▶ _TASK PROMPT_
Print, word for word, the part of the football forum post starting with "I'm expecting to" and going on through "a complete plank.".

▶ _SOURCE TEXT_
════════════════════
That's probably not going to happen 









I saw a news report about it yesterday and I found it funny that NONE of the people they interviewed who supported Man United were from Manchester (and a lot of Manchester United fans I know have never even been to Mancheser). The reason I don't like Manchester United is because a lot of their fans are glory hunting bastards who follow them because they have a great team who win a lot; whereas the majority of people from Manchester support Manchester City 

I couldn't really give an arse. I would watch if it wasn't two English teams because it would be a bit of a contest then to see if the cup comes to England. With two English teams, neither of which I support (I'm an Aston Villa fan) then there's no reason for me to watch because either way we get the cup 

I'm expecting to hear of violence in the streets of Russia on the news though mainly because of the stabbing of a St. Petersburg fan in England not long ago; apparently (according to an interview with a reknowned Russian football hooligan on Sky Sports News) Russian football hooligans are looking to test the English fans strength and offer out some kind of payback for the stabbing of the St. Petersburg fan. I hope nothing comes of it because its this kind of thing that ruins sport for everyone who isn't a complete plank.
════════════════════
▶ _SUPPLIED MATERIAL_
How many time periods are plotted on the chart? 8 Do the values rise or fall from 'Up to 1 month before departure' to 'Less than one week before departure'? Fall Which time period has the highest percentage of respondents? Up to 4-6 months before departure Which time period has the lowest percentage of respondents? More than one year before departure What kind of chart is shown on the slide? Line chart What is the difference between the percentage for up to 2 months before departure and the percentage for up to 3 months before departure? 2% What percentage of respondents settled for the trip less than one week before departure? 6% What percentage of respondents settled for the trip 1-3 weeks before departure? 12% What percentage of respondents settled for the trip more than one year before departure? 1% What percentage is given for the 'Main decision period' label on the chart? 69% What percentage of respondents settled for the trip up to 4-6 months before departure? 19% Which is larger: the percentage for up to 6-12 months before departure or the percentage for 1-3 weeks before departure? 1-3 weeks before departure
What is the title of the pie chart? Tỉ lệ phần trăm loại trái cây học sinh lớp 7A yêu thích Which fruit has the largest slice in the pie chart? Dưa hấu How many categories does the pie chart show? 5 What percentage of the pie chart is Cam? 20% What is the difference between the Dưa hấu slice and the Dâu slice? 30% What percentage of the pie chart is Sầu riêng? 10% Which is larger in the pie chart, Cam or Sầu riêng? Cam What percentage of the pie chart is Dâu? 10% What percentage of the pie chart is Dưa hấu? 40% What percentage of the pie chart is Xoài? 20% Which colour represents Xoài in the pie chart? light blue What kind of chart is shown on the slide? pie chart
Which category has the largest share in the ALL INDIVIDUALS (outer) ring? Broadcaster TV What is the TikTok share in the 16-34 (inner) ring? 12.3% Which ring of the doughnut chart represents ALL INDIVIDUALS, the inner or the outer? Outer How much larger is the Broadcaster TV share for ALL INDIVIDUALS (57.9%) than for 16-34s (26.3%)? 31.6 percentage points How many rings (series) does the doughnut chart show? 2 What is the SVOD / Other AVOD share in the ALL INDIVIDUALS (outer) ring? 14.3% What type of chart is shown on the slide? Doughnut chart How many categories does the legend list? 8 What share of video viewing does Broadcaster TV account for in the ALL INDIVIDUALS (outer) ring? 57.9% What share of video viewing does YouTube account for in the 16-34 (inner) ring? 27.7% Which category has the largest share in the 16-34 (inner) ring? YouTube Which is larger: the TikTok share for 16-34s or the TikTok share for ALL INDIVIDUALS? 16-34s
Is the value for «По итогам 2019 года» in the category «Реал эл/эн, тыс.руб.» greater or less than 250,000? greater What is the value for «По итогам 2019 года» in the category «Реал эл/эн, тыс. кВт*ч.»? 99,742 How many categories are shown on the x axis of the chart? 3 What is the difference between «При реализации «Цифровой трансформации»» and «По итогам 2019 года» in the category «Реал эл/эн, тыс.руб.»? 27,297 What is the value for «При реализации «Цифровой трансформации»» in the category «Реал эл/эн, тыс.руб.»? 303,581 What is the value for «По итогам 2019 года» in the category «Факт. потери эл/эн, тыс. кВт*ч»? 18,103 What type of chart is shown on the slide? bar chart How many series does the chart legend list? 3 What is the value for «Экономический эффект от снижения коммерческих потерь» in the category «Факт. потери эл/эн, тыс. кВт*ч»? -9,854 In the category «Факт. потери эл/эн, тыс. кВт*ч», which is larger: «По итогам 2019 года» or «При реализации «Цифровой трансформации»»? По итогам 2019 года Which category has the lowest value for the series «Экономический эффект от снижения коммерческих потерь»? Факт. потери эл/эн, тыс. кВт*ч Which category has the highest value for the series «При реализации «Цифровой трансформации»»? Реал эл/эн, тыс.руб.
════════════════════
▶ _SOLUTION_
I'm expecting to hear of violence in the streets of Russia on the news though mainly because of the stabbing of a St. Petersburg fan in England not long ago; apparently (according to an interview with a reknowned Russian football hooligan on Sky Sports News) Russian football hooligans are looking to test the English fans strength and offer out some kind of payback for the stabbing of the St. Petersburg fan. I hope nothing comes of it because its this kind of thing that ruins sport for everyone who isn't a complete plank.